On apprenait vendredi que Marine Le Pen, leader du Front national, le parti français d’extrême droite, serait arrivée au Québec. La démarche n’est pas anodine tant les crispations autour des questions nationales ont fait réémerger les discours souverainistes, et ce, à juste titre. La déréglementation croissante a précarisé les finances des États-nations et, en fin de compte, les citoyens. Pressentant la force de la puissance publique incarnée dans la nation au début du XXe siècle, Jean Jaurès, artisan du socialisme français, déclarait déjà « qu’à celui qui n’a rien, la Patrie est son seul bien ».
Depuis, une large partie des sociaux-démocrates et sociaux-libéraux s’est fourvoyée dans la globalisation, tétanisée qu’elle était par son incapacité à penser le monde de demain autrement qu’à l’aune de la doxa néo-libérale. La construction européenne, singulièrement depuis les années 1980, en est la parfaite illustration. Alors, certes, on ne peut nier qu’une certaine gauche est restée sourde aux cris de plus en plus forts d’une classe moyenne se prolétarisant dans la mondialisation. Et, d’une autre façon, on doit concéder qu’un pan de la droite est devenu insensible aux contextes nationaux.

Jean-Marie Le Pen et Ronald Reagan, président des États-Unis de 1981 à 1989.

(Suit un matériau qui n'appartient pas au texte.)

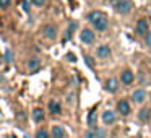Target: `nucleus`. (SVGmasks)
Here are the masks:
<instances>
[{"label": "nucleus", "instance_id": "20e7f679", "mask_svg": "<svg viewBox=\"0 0 151 138\" xmlns=\"http://www.w3.org/2000/svg\"><path fill=\"white\" fill-rule=\"evenodd\" d=\"M57 36V28L54 26V24H47L46 28H44V37H47V39H55Z\"/></svg>", "mask_w": 151, "mask_h": 138}, {"label": "nucleus", "instance_id": "bb28decb", "mask_svg": "<svg viewBox=\"0 0 151 138\" xmlns=\"http://www.w3.org/2000/svg\"><path fill=\"white\" fill-rule=\"evenodd\" d=\"M75 28H76V23H75V21H73V23H72V24H70V26H68V33H72V31L75 29Z\"/></svg>", "mask_w": 151, "mask_h": 138}, {"label": "nucleus", "instance_id": "1a4fd4ad", "mask_svg": "<svg viewBox=\"0 0 151 138\" xmlns=\"http://www.w3.org/2000/svg\"><path fill=\"white\" fill-rule=\"evenodd\" d=\"M135 29H137L138 34H145V36H146L148 34V21L146 20H140L137 23V28H135Z\"/></svg>", "mask_w": 151, "mask_h": 138}, {"label": "nucleus", "instance_id": "2f4dec72", "mask_svg": "<svg viewBox=\"0 0 151 138\" xmlns=\"http://www.w3.org/2000/svg\"><path fill=\"white\" fill-rule=\"evenodd\" d=\"M137 138H141V137H137Z\"/></svg>", "mask_w": 151, "mask_h": 138}, {"label": "nucleus", "instance_id": "7ed1b4c3", "mask_svg": "<svg viewBox=\"0 0 151 138\" xmlns=\"http://www.w3.org/2000/svg\"><path fill=\"white\" fill-rule=\"evenodd\" d=\"M80 39H81L83 44H91L94 41V33L91 29H83L81 34H80Z\"/></svg>", "mask_w": 151, "mask_h": 138}, {"label": "nucleus", "instance_id": "0eeeda50", "mask_svg": "<svg viewBox=\"0 0 151 138\" xmlns=\"http://www.w3.org/2000/svg\"><path fill=\"white\" fill-rule=\"evenodd\" d=\"M106 89H107L109 93H115L119 89V81L115 78H109L107 81H106Z\"/></svg>", "mask_w": 151, "mask_h": 138}, {"label": "nucleus", "instance_id": "6ab92c4d", "mask_svg": "<svg viewBox=\"0 0 151 138\" xmlns=\"http://www.w3.org/2000/svg\"><path fill=\"white\" fill-rule=\"evenodd\" d=\"M36 138H49V135H47V132L44 130V128H41V130H37Z\"/></svg>", "mask_w": 151, "mask_h": 138}, {"label": "nucleus", "instance_id": "393cba45", "mask_svg": "<svg viewBox=\"0 0 151 138\" xmlns=\"http://www.w3.org/2000/svg\"><path fill=\"white\" fill-rule=\"evenodd\" d=\"M96 132H98V138H104V137H106V132H104V130H99V128H96Z\"/></svg>", "mask_w": 151, "mask_h": 138}, {"label": "nucleus", "instance_id": "9d476101", "mask_svg": "<svg viewBox=\"0 0 151 138\" xmlns=\"http://www.w3.org/2000/svg\"><path fill=\"white\" fill-rule=\"evenodd\" d=\"M96 54H98L99 59H107V57L111 55V47H109V46H99Z\"/></svg>", "mask_w": 151, "mask_h": 138}, {"label": "nucleus", "instance_id": "2eb2a0df", "mask_svg": "<svg viewBox=\"0 0 151 138\" xmlns=\"http://www.w3.org/2000/svg\"><path fill=\"white\" fill-rule=\"evenodd\" d=\"M33 120L34 122H42L44 120V111L42 109H39V107L34 109L33 111Z\"/></svg>", "mask_w": 151, "mask_h": 138}, {"label": "nucleus", "instance_id": "4be33fe9", "mask_svg": "<svg viewBox=\"0 0 151 138\" xmlns=\"http://www.w3.org/2000/svg\"><path fill=\"white\" fill-rule=\"evenodd\" d=\"M145 44H146V46H151V33H148L146 36H145Z\"/></svg>", "mask_w": 151, "mask_h": 138}, {"label": "nucleus", "instance_id": "f257e3e1", "mask_svg": "<svg viewBox=\"0 0 151 138\" xmlns=\"http://www.w3.org/2000/svg\"><path fill=\"white\" fill-rule=\"evenodd\" d=\"M88 20H89V23L96 28V31H104L106 28H107V23H109L107 17H106L102 12H91V13L88 15Z\"/></svg>", "mask_w": 151, "mask_h": 138}, {"label": "nucleus", "instance_id": "39448f33", "mask_svg": "<svg viewBox=\"0 0 151 138\" xmlns=\"http://www.w3.org/2000/svg\"><path fill=\"white\" fill-rule=\"evenodd\" d=\"M117 111L120 112L122 115H128V114H130V106H128V102L125 101V99H122V101L117 102Z\"/></svg>", "mask_w": 151, "mask_h": 138}, {"label": "nucleus", "instance_id": "7c9ffc66", "mask_svg": "<svg viewBox=\"0 0 151 138\" xmlns=\"http://www.w3.org/2000/svg\"><path fill=\"white\" fill-rule=\"evenodd\" d=\"M10 138H17V137H10Z\"/></svg>", "mask_w": 151, "mask_h": 138}, {"label": "nucleus", "instance_id": "423d86ee", "mask_svg": "<svg viewBox=\"0 0 151 138\" xmlns=\"http://www.w3.org/2000/svg\"><path fill=\"white\" fill-rule=\"evenodd\" d=\"M132 99H133L135 102H138V104H141V102L146 99V93H145L143 89H137V91H133V94H132Z\"/></svg>", "mask_w": 151, "mask_h": 138}, {"label": "nucleus", "instance_id": "dca6fc26", "mask_svg": "<svg viewBox=\"0 0 151 138\" xmlns=\"http://www.w3.org/2000/svg\"><path fill=\"white\" fill-rule=\"evenodd\" d=\"M49 111L52 112V114H60V104L52 99V101L49 102Z\"/></svg>", "mask_w": 151, "mask_h": 138}, {"label": "nucleus", "instance_id": "a878e982", "mask_svg": "<svg viewBox=\"0 0 151 138\" xmlns=\"http://www.w3.org/2000/svg\"><path fill=\"white\" fill-rule=\"evenodd\" d=\"M23 8H24V12H29V2L28 0H23Z\"/></svg>", "mask_w": 151, "mask_h": 138}, {"label": "nucleus", "instance_id": "aec40b11", "mask_svg": "<svg viewBox=\"0 0 151 138\" xmlns=\"http://www.w3.org/2000/svg\"><path fill=\"white\" fill-rule=\"evenodd\" d=\"M12 4V0H0V8L2 10H5V8H8Z\"/></svg>", "mask_w": 151, "mask_h": 138}, {"label": "nucleus", "instance_id": "f03ea898", "mask_svg": "<svg viewBox=\"0 0 151 138\" xmlns=\"http://www.w3.org/2000/svg\"><path fill=\"white\" fill-rule=\"evenodd\" d=\"M112 7L120 15H127L132 10V5L128 4V0H112Z\"/></svg>", "mask_w": 151, "mask_h": 138}, {"label": "nucleus", "instance_id": "b1692460", "mask_svg": "<svg viewBox=\"0 0 151 138\" xmlns=\"http://www.w3.org/2000/svg\"><path fill=\"white\" fill-rule=\"evenodd\" d=\"M33 4L37 5V7H42V5L46 4V0H33Z\"/></svg>", "mask_w": 151, "mask_h": 138}, {"label": "nucleus", "instance_id": "f3484780", "mask_svg": "<svg viewBox=\"0 0 151 138\" xmlns=\"http://www.w3.org/2000/svg\"><path fill=\"white\" fill-rule=\"evenodd\" d=\"M96 120H98V115H96V107H94L91 112H89V117H88V125L94 127V125H96Z\"/></svg>", "mask_w": 151, "mask_h": 138}, {"label": "nucleus", "instance_id": "4468645a", "mask_svg": "<svg viewBox=\"0 0 151 138\" xmlns=\"http://www.w3.org/2000/svg\"><path fill=\"white\" fill-rule=\"evenodd\" d=\"M39 67H41V60L36 59V57H34V59H31L29 62H28V68H29V72H36Z\"/></svg>", "mask_w": 151, "mask_h": 138}, {"label": "nucleus", "instance_id": "6e6552de", "mask_svg": "<svg viewBox=\"0 0 151 138\" xmlns=\"http://www.w3.org/2000/svg\"><path fill=\"white\" fill-rule=\"evenodd\" d=\"M102 122H104L106 125H112L115 122V114L112 111H106L104 114H102Z\"/></svg>", "mask_w": 151, "mask_h": 138}, {"label": "nucleus", "instance_id": "c756f323", "mask_svg": "<svg viewBox=\"0 0 151 138\" xmlns=\"http://www.w3.org/2000/svg\"><path fill=\"white\" fill-rule=\"evenodd\" d=\"M24 138H29V137H28V135H26V137H24Z\"/></svg>", "mask_w": 151, "mask_h": 138}, {"label": "nucleus", "instance_id": "c85d7f7f", "mask_svg": "<svg viewBox=\"0 0 151 138\" xmlns=\"http://www.w3.org/2000/svg\"><path fill=\"white\" fill-rule=\"evenodd\" d=\"M0 62H2V55H0Z\"/></svg>", "mask_w": 151, "mask_h": 138}, {"label": "nucleus", "instance_id": "cd10ccee", "mask_svg": "<svg viewBox=\"0 0 151 138\" xmlns=\"http://www.w3.org/2000/svg\"><path fill=\"white\" fill-rule=\"evenodd\" d=\"M86 63H88L89 67H93V60H91V57H86Z\"/></svg>", "mask_w": 151, "mask_h": 138}, {"label": "nucleus", "instance_id": "9b49d317", "mask_svg": "<svg viewBox=\"0 0 151 138\" xmlns=\"http://www.w3.org/2000/svg\"><path fill=\"white\" fill-rule=\"evenodd\" d=\"M65 137V130L62 125H54L52 127V138H63Z\"/></svg>", "mask_w": 151, "mask_h": 138}, {"label": "nucleus", "instance_id": "a211bd4d", "mask_svg": "<svg viewBox=\"0 0 151 138\" xmlns=\"http://www.w3.org/2000/svg\"><path fill=\"white\" fill-rule=\"evenodd\" d=\"M85 138H98V132H96V128H89L88 132L85 133Z\"/></svg>", "mask_w": 151, "mask_h": 138}, {"label": "nucleus", "instance_id": "ddd939ff", "mask_svg": "<svg viewBox=\"0 0 151 138\" xmlns=\"http://www.w3.org/2000/svg\"><path fill=\"white\" fill-rule=\"evenodd\" d=\"M150 117H151V111L148 107H143L140 111V114H138V119H140L141 122H148V120H150Z\"/></svg>", "mask_w": 151, "mask_h": 138}, {"label": "nucleus", "instance_id": "f8f14e48", "mask_svg": "<svg viewBox=\"0 0 151 138\" xmlns=\"http://www.w3.org/2000/svg\"><path fill=\"white\" fill-rule=\"evenodd\" d=\"M133 73L130 72V70H125L124 73H122L120 75V80H122V83H124V85H130L132 81H133Z\"/></svg>", "mask_w": 151, "mask_h": 138}, {"label": "nucleus", "instance_id": "5701e85b", "mask_svg": "<svg viewBox=\"0 0 151 138\" xmlns=\"http://www.w3.org/2000/svg\"><path fill=\"white\" fill-rule=\"evenodd\" d=\"M67 60H70V62H76L75 54H67Z\"/></svg>", "mask_w": 151, "mask_h": 138}, {"label": "nucleus", "instance_id": "412c9836", "mask_svg": "<svg viewBox=\"0 0 151 138\" xmlns=\"http://www.w3.org/2000/svg\"><path fill=\"white\" fill-rule=\"evenodd\" d=\"M5 59H7V62H12V60H13V54H12L10 49L5 50Z\"/></svg>", "mask_w": 151, "mask_h": 138}]
</instances>
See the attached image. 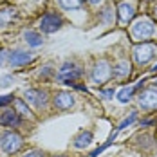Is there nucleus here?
I'll list each match as a JSON object with an SVG mask.
<instances>
[{
  "label": "nucleus",
  "instance_id": "nucleus-27",
  "mask_svg": "<svg viewBox=\"0 0 157 157\" xmlns=\"http://www.w3.org/2000/svg\"><path fill=\"white\" fill-rule=\"evenodd\" d=\"M154 123H155L154 119H146V121H143L141 125H143V126H150V125H154Z\"/></svg>",
  "mask_w": 157,
  "mask_h": 157
},
{
  "label": "nucleus",
  "instance_id": "nucleus-25",
  "mask_svg": "<svg viewBox=\"0 0 157 157\" xmlns=\"http://www.w3.org/2000/svg\"><path fill=\"white\" fill-rule=\"evenodd\" d=\"M6 54H9L6 49H0V65H2V62H4V58H6Z\"/></svg>",
  "mask_w": 157,
  "mask_h": 157
},
{
  "label": "nucleus",
  "instance_id": "nucleus-21",
  "mask_svg": "<svg viewBox=\"0 0 157 157\" xmlns=\"http://www.w3.org/2000/svg\"><path fill=\"white\" fill-rule=\"evenodd\" d=\"M99 94L105 99H110V98H114V89H103V90H99Z\"/></svg>",
  "mask_w": 157,
  "mask_h": 157
},
{
  "label": "nucleus",
  "instance_id": "nucleus-26",
  "mask_svg": "<svg viewBox=\"0 0 157 157\" xmlns=\"http://www.w3.org/2000/svg\"><path fill=\"white\" fill-rule=\"evenodd\" d=\"M51 74H52V72H51V69H49V67H45V69H44V72H42L40 76H44V78H45V76H51Z\"/></svg>",
  "mask_w": 157,
  "mask_h": 157
},
{
  "label": "nucleus",
  "instance_id": "nucleus-29",
  "mask_svg": "<svg viewBox=\"0 0 157 157\" xmlns=\"http://www.w3.org/2000/svg\"><path fill=\"white\" fill-rule=\"evenodd\" d=\"M154 15H155V18H157V6L154 7Z\"/></svg>",
  "mask_w": 157,
  "mask_h": 157
},
{
  "label": "nucleus",
  "instance_id": "nucleus-13",
  "mask_svg": "<svg viewBox=\"0 0 157 157\" xmlns=\"http://www.w3.org/2000/svg\"><path fill=\"white\" fill-rule=\"evenodd\" d=\"M74 148H85L92 143V132L90 130H81L78 136L74 137Z\"/></svg>",
  "mask_w": 157,
  "mask_h": 157
},
{
  "label": "nucleus",
  "instance_id": "nucleus-15",
  "mask_svg": "<svg viewBox=\"0 0 157 157\" xmlns=\"http://www.w3.org/2000/svg\"><path fill=\"white\" fill-rule=\"evenodd\" d=\"M16 11L13 9V7H6V9H2L0 11V27H6L13 18H15Z\"/></svg>",
  "mask_w": 157,
  "mask_h": 157
},
{
  "label": "nucleus",
  "instance_id": "nucleus-18",
  "mask_svg": "<svg viewBox=\"0 0 157 157\" xmlns=\"http://www.w3.org/2000/svg\"><path fill=\"white\" fill-rule=\"evenodd\" d=\"M58 2L63 9H79L85 4V0H58Z\"/></svg>",
  "mask_w": 157,
  "mask_h": 157
},
{
  "label": "nucleus",
  "instance_id": "nucleus-30",
  "mask_svg": "<svg viewBox=\"0 0 157 157\" xmlns=\"http://www.w3.org/2000/svg\"><path fill=\"white\" fill-rule=\"evenodd\" d=\"M152 71H154V72H157V65H155V67H154V69H152Z\"/></svg>",
  "mask_w": 157,
  "mask_h": 157
},
{
  "label": "nucleus",
  "instance_id": "nucleus-1",
  "mask_svg": "<svg viewBox=\"0 0 157 157\" xmlns=\"http://www.w3.org/2000/svg\"><path fill=\"white\" fill-rule=\"evenodd\" d=\"M22 146H24V137L18 132H11L9 130V132H6V134L0 136V148L6 154H9V155L16 154Z\"/></svg>",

Toutefois, ces égarements ne peuvent faire oublier que le Front national, aujourd’hui représenté par Mme Le Pen, fût lui-même un parti fondamentalement néo-libéral. Son père, Jean-Marie Le Pen, se voulait comme un pourfendeur de l’État, s’exhibant même aux médias comme le « Reagan français » (une photo de la rencontre entre Jean-Marie Le Pen et Ronald Reagan restera longtemps dans les présentations hagiographiques du FN… époque soigneusement masquée désormais). En bref, le Front national qui aujourd’hui prétend défendre un modèle national interventionniste dénonçait il y a peu « l’État pléthorique » et le « système d’inquisition fiscale comparable à la Gestapo » afin de « dénationaliser ce qui peut l’être ».
Toutefois, l’opération récente de dédiabolisation fonctionne à merveille. Malgré des relents d’antisyndicalisme primaire ou la volonté de déréglementer la protection sociale, le FN, nous le déplorons, réussit à susciter de la curiosité chez certains de nos compatriotes québécois. Ne nous trompons pas, le Front national est un parti démagogique et opportuniste qui prétend promouvoir les intérêts des États-nations quand il a pendant longtemps contribué à en démoniser le rôle. La seule boussole de ce parti, c’est de défendre ce que lui guident ses intérêts selon l’air du temps. L’histoire du FN se confond avec la volonté de pervertir le sens de l’État dans une visée discriminante et non pas avec l’idéal de protection des plus faibles.